Cheio de expectativas, ele faz um roteiro de lugares que precisa conhecer em Cuba, mas chegando lá não consegue “viver” sem Camila. Não aceita os horários da namorada e começa a ficar paranóico, achando que uma traição estar para acontecer ou que, igual ao pai, ela não lhe dá o devido valor. Camila, por sua vez, é uma cineasta obcecada pelo trabalho, nas poucas horas que está perto de Renato, só fala de filmes, cineastas, diretores de cinema etc. Renato não consegue conhecer Havana da maneira que havia planejado, por não conseguir “andar” sem Camila.

A sensação que Mattoso nos transmite é de uma atmosfera claustrofóbica, onde o protagonista se vê preso em um país desconhecido e com pessoas que não lhe despertam o menor interesse. Nessa confusão de sentimentos, Renato Polidoro, começa a vagar pela ilha e conhecer lugares que não estavam em seu roteiro, mas no outro dia nem sequer lembra de coisas específicas desses lugares, ele apenas se deixa levar, sem se importar muito com nada.

Em uma das discussões com Camila ela o abandona, o que lhe causa medo nos primeiros dias. Sem ela Renato sente-se um homem fraco, sem vontade de viver e não entende o motivo de ter se tornado um obcecado pela namorada.

É nessa virada na vida do protagonista que o leitor começa a conhecer Havana junto com Renato. Ele descobre lugares novos, conhece algumas pessoas, tem um flerte com a filha da dona do hotel e tenta de qualquer maneira saber onde está Camila. Em uma de suas andanças, entra num bar e conhece Pepe e Fili (donos do local), começam uma amizade, e é quando Pepe fica sabendo da história de Renato que resolve ajudá-lo, aparecendo com a teoria de que Camila não o abandonou por vontade própria. Isso só faz aumentar a loucura de Renato por ela. Nesse momento a narrativa ganha contorno de thriller policial, pistas surgem de teorias matemáticas, pessoas suspeitas aparecem no caminho de Renato, Pepe muda de humor a cada novo dia de encontro e Camila não aparece, e nem aparecerá. Um romance narrado em primeira pessoa, que mostra a angústia da procura por uma obsessão.

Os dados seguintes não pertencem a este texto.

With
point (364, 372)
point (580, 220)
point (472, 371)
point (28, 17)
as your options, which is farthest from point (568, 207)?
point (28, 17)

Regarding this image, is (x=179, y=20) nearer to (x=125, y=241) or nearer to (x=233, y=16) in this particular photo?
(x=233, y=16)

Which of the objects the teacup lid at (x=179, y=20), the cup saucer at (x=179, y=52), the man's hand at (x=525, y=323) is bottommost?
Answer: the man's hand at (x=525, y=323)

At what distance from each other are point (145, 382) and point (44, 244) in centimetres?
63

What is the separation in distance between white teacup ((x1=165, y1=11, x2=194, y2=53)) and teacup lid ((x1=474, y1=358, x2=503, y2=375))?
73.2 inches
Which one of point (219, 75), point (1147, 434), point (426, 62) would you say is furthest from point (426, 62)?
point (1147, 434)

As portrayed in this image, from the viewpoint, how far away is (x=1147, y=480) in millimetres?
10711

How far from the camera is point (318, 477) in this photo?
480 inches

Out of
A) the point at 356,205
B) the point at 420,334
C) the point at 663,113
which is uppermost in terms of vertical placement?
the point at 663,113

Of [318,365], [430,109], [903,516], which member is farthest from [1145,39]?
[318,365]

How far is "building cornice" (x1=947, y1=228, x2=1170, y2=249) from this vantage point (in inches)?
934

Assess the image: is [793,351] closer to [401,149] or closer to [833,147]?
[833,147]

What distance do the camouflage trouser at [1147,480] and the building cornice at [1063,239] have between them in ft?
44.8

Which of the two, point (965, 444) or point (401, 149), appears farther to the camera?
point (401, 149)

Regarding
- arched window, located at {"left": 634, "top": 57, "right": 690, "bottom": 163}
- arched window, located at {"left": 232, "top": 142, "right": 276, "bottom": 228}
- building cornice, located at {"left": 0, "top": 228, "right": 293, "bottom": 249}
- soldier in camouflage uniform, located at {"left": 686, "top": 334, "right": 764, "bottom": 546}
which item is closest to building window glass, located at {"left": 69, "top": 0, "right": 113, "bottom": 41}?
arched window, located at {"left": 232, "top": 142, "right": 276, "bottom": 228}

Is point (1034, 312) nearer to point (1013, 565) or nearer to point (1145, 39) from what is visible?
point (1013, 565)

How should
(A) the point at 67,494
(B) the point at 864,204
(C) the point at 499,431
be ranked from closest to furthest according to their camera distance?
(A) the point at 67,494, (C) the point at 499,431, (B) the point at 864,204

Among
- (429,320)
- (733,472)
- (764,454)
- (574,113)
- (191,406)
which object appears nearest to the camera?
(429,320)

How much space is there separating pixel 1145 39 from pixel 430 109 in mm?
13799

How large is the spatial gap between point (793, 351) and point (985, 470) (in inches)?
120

Chico Mattoso criou um livro onde o tema passa distante dos modismos e clichês, mostrando que falar de amor em literatura não quer dizer necessariamente que se deva falar de coisas bobas e infantis. É possível mostrar que o amor também atormenta e causa loucuras, e que talvez não possa existir sem sofrimento.

O maior mérito de “Nunca vai embora” é a maneira angustiante de como é tratado esse sentimento, que é um dos temas mais utilizados na história da literatura mundial.